> Selected passage:
◇ ◇ ◇

Lets say that you've been handed a code project where AWS credentials are hard-coded into code files in the project itself. For security reasons, you don't want them there. They'll end up in github and they'll be stored all throughout your commit history. You can use keyword expansion filters to replace them with dummy values inside the repository, without affecting the files in your working directory. That way you can push your project to github and no sensitive information will go with it.

There are other approaches to this, of course, and you might already be thinking that your preferred way is obviously better. Well, I'm not here to sell you on using git keyword expanion filters; if your way is better then you know where the "back" button is :D But there are some really cool advantages to using git keyword expansion filters, like being able to have git track changes to all the files that contain your passwords, without it storing any of them. Anyway, I'm not here to think for you, so I'll stop now.

But let me just point out that you can have a different .gitattributes files on each branch, thus letting you keyword-swap differing sets of credentials and include paths, etc., on each branch.

◇ ◇ ◇

> Records shown:
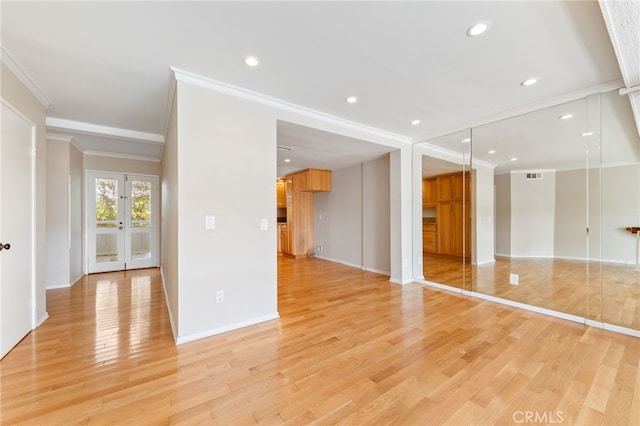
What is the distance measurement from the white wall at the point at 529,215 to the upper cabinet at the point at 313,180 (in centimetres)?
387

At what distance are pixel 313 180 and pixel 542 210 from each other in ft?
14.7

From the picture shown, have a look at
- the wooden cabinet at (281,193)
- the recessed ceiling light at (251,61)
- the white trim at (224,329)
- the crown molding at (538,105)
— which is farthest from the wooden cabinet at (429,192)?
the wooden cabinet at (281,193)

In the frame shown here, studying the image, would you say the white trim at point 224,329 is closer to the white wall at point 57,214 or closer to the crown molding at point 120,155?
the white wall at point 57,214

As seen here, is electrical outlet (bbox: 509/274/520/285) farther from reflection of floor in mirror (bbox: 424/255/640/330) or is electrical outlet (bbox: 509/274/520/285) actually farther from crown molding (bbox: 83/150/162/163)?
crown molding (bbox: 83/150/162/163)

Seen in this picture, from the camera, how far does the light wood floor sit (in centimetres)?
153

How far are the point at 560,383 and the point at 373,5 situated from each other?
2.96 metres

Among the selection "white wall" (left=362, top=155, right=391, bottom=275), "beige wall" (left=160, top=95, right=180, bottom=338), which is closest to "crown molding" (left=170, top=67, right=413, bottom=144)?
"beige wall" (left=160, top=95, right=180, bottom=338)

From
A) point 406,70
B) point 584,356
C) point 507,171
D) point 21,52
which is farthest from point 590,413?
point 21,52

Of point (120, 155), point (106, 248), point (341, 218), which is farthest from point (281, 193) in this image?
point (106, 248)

◇ ◇ ◇

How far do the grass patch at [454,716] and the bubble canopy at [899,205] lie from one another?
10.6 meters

◇ ◇ ◇

> What the task requires: In the passage on git keyword expansion filters, retype everything from "Lets say that" down to "go with it.".

> Answer to the exercise:
Lets say that you've been handed a code project where AWS credentials are hard-coded into code files in the project itself. For security reasons, you don't want them there. They'll end up in github and they'll be stored all throughout your commit history. You can use keyword expansion filters to replace them with dummy values inside the repository, without affecting the files in your working directory. That way you can push your project to github and no sensitive information will go with it.